### To-do list
- a) Transcribe the stretch from "Last week, community" through "to national level." in the article on Jula's possible move to KwaZulu-Natal.
- b) Which news outlets does the article on Jula's possible move to KwaZulu-Natal name?

This comes after police rubbished reports that he had been asked to pack up and go amid apparent in-fighting and concerns over the police's performance in the province. 

"I have consulted with Lieutenant General Jula about the prospect of him taking up the position of the provincial commissioner of KwaZulu-Natal", national police commissioner General Khehla John Sitole said in a statement.

"I have approached General Jula about this deployment because firstly, the post of provincial commissioner remains vacant and secondly, General Jula emerges from the province of KwaZulu-Natal making him experienced to police KZN", added Sitole.

"This consultation process has not yet been concluded, hence General Jula remains the provincial commissioner of the Western Cape."

Any talk that he was being "removed" was untrue, the statement said. 

"I will make an official announcement about any movement within top management of the South African Police Service as I have done since my appointment as the national commissioner..." Sitole said.

'Has not been asked to leave'

Earlier, News24 reported that police spokesperson Brigadier Vishnu quashed a report on IOL that Jula had to pack up and be out by July 15.  

"The provincial commissioner has not been asked to leave. He is not being removed. He is just currently on vacation leave. 

"People are just being malicious," said Naidoo. 

According to the IOL report, and a report in Sunday Times, the complaints regarding Jula revolve around whether gang crime has decreased; questions over the shooting of six Anti-Gang Unit (AGU) members in Samora Machel informal settlement last month; and whether Jula's job should rather have gone to a local police officer, such as Major General Jeremy Vearey, the province's deputy commissioner of crime detection.   

Last week, community activist Colin Arendse claimed that the AGU, currently headed by General André Lincoln, had not been allocated its own budget. 

Arendse also complained that the Major Offences Reaction Team (MORT) had denuded police stations and specialised policing units when officers were redeployed for it.

READ: Civil activist claims SAPS Anti-Gang Unit doesn't have a proper budget 

Running parallel to this is the Western Cape government's lobbying for more police officers, amid complaints that the province is allocated less officers per population ratio than other provinces, and an announcement that the AGU will be elevated to national level.

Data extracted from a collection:
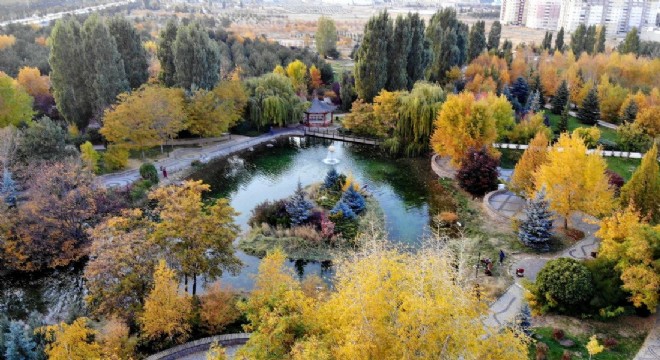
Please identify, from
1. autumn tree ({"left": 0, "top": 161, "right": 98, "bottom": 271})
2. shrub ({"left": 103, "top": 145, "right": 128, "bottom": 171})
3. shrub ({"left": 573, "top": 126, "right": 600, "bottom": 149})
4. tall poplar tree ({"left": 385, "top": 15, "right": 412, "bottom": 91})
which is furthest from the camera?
tall poplar tree ({"left": 385, "top": 15, "right": 412, "bottom": 91})

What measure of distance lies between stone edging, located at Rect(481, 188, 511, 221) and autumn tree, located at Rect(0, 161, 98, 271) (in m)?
20.6

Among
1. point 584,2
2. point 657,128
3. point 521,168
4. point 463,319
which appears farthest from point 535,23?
point 463,319

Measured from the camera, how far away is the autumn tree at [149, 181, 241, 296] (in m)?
18.3

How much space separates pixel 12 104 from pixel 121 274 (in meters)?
25.4

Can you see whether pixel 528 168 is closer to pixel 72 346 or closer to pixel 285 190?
pixel 285 190

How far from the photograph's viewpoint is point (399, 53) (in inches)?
1768

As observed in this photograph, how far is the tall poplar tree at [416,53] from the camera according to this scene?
46.8m

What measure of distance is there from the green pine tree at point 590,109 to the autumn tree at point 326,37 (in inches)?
1820

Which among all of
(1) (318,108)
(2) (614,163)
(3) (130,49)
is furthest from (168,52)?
(2) (614,163)

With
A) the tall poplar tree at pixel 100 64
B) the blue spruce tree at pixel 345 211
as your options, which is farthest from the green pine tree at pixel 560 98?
the tall poplar tree at pixel 100 64

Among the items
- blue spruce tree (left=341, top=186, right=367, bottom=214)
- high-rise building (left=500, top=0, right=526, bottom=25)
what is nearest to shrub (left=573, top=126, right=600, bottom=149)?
blue spruce tree (left=341, top=186, right=367, bottom=214)

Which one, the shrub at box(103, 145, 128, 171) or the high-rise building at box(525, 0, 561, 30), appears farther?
the high-rise building at box(525, 0, 561, 30)

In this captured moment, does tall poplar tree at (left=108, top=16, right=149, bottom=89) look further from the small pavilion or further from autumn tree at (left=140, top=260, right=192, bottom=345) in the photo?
autumn tree at (left=140, top=260, right=192, bottom=345)

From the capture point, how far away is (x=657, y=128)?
3916cm
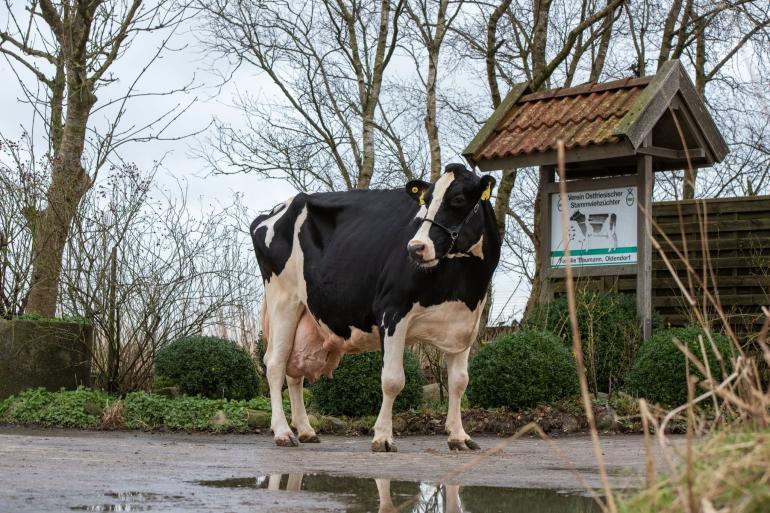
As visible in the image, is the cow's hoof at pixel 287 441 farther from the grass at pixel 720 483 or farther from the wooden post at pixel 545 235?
the grass at pixel 720 483

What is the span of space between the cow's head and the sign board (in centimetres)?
532

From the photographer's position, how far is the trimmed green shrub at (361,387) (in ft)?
40.7

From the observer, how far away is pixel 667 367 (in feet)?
39.9

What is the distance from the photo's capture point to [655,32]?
24875mm

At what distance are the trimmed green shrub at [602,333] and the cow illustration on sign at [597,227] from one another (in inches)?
26.9

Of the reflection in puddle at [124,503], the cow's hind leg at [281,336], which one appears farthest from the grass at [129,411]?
the reflection in puddle at [124,503]

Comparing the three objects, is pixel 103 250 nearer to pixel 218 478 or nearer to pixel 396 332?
pixel 396 332

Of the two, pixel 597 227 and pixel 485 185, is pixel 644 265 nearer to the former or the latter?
pixel 597 227

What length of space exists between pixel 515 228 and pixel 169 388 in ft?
54.9

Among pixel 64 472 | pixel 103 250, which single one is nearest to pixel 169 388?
pixel 103 250

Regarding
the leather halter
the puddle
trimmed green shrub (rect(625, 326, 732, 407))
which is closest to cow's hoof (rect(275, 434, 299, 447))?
the leather halter

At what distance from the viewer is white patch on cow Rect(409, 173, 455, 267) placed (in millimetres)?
8523

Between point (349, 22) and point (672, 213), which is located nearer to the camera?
point (672, 213)

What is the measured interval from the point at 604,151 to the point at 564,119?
96 centimetres
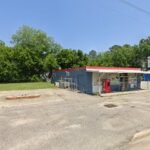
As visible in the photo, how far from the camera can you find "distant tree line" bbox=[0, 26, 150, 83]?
1753 inches

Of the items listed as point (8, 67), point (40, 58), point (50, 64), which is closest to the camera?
point (8, 67)

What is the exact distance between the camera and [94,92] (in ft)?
74.3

### Responses
- a)
Last week, community activist Colin Arendse claimed that the AGU, currently headed by General André Lincoln, had not been allocated its own budget. 

Arendse also complained that the Major Offences Reaction Team (MORT) had denuded police stations and specialised policing units when officers were redeployed for it.

READ: Civil activist claims SAPS Anti-Gang Unit doesn't have a proper budget 

Running parallel to this is the Western Cape government's lobbying for more police officers, amid complaints that the province is allocated less officers per population ratio than other provinces, and an announcement that the AGU will be elevated to national level.

- b) News24, IOL, Sunday Times